Then Gabriel's resentment of an insult diverted the enemy's fire, and it was he who had to bear the whole brunt of the battle. He had at that time left Cambridge; and having in 1585 obtained grace for a degree of D.C.L. at Oxford, was practising in London as an advocate in the Prerogative Court.
Gabriel Harvey was a man of quick parts and high character—ardent, impressible, with a keen interest in intellectual pursuits, and a critical appreciation not exceptional, but modified and bounded by the notions of his time and by the studies of the University. He stood for an influential class, and fairly represented it. We have always been told to believe, on the authority of Thomas Nash, that he was ashamed of his father, the rope-maker; and encyclopædists have it that he ostentatiously claimed kindred with Sir Thomas Smith, another Saffron Walden man, who had been, with Cheke, joint chief of the Greeks at Cambridge, and who died a Secretary of State in 1577. But his writings, and those of his brothers, show that Gabriel Harvey was warmly and openly attached to his family and to his native town. Evidently not in boast of worldly position, but as the most natural reply to a libel on the old man's character, in the course of the Nash controversy, Harvey made known that his father, twenty years before, held the chief offices in his town, and that he had spent a thousand pounds upon the education of his sons. These were the public evidences of his father's worth. Again, it is not true that Harvey showed eagerness to claim Sir Thomas Smith as one of his relations. The reverse is true. He avoided the boast. As a Cambridge scholar and Saffron Walden man who had a reputation for his Latin verse, Gabriel Harvey followed an old custom in producing Smithus, vel Musarum Lacrymæ, upon the death of a scholar who was one of the chief glories of his University, who also was of Saffron Walden, and to whom, he says, he had looked up as his model of life, studies, and character. It seems that there was a family connexion: for in one of his later letters Harvey speaks very incidentally of Sir Thomas Smith's son as cousin. But in this series of laments, or “Tears of the Muses,” they are the Muses who speak for themselves in their own character, and some of them exalt the scholar they mourn by naming him as of their kindred. When speaking in his own person, at the opening and close of his work, to Walter Mildmay and to Sir John Wood, Smith's nephew and late secretary, Harvey is far from claiming, as it seems he could have claimed, a family connexion with the man whose memory deserved his honour.

> STORED RECORDS

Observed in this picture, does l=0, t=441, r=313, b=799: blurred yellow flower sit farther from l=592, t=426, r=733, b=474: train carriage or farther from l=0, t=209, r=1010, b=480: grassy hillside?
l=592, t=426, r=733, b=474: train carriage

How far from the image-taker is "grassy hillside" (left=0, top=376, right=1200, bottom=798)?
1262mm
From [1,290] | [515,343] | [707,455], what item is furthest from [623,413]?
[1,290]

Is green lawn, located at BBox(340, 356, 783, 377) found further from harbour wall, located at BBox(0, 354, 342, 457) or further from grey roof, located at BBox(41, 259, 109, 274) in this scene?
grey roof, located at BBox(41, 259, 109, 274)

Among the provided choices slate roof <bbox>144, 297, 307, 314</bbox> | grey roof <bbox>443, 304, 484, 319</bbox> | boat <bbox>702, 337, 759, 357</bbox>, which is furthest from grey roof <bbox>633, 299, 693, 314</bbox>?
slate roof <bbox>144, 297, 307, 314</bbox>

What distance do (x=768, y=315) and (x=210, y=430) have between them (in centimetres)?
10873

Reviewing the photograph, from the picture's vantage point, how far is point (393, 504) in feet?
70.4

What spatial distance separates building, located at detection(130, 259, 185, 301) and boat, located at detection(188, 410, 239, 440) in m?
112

> WHAT TO WORK ON
[a] Transcribe the part of the Gabriel Harvey passage that begins with the words containing "Then Gabriel's resentment" and ends with "the Prerogative Court.".
[b] In the Gabriel Harvey passage, how much money did Harvey say his father had spent on educating his sons?
[c] Resume the passage on Gabriel Harvey from where it stops.
The records have no connection to the passage about Gabriel Harvey.

> ANSWERS
[a]
Then Gabriel's resentment of an insult diverted the enemy's fire, and it was he who had to bear the whole brunt of the battle. He had at that time left Cambridge; and having in 1585 obtained grace for a degree of D.C.L. at Oxford, was practising in London as an advocate in the Prerogative Court.

[b] A thousand pounds.

[c]
Again, it has been said, in the pleasant book, The Calamities of Authors, that Gabriel Harvey's vanity caused him to publish a collection of panegyrics upon himself. Where is it? Can it be that the title of the four books of the ‘Gratulations of Walden,’ a collection of laudatory Latin epigrams and poems upon Queen Elizabeth, Leicester, Burleigh, and three other personages of the Court—the third of them, and dearest of all, Harvey's friend, Philip Sidney—can it be that this volume, produced in honour of the Queen's visit to Walden and Audley End, has been mistaken for a set of panegyrics on its editor? Or is such a description given to the nine pages of verses on the Harvey and Nash quarrel attached to the 229 pages of Pierce's Supererogation? This is the sort of attention and justice clever men get from posterity when they have once been well covered with abuse from which it is nobody's particular business to defend them, and when they have not achieved in their lives anything great enough to draw on them the general attention of their countrymen in after times.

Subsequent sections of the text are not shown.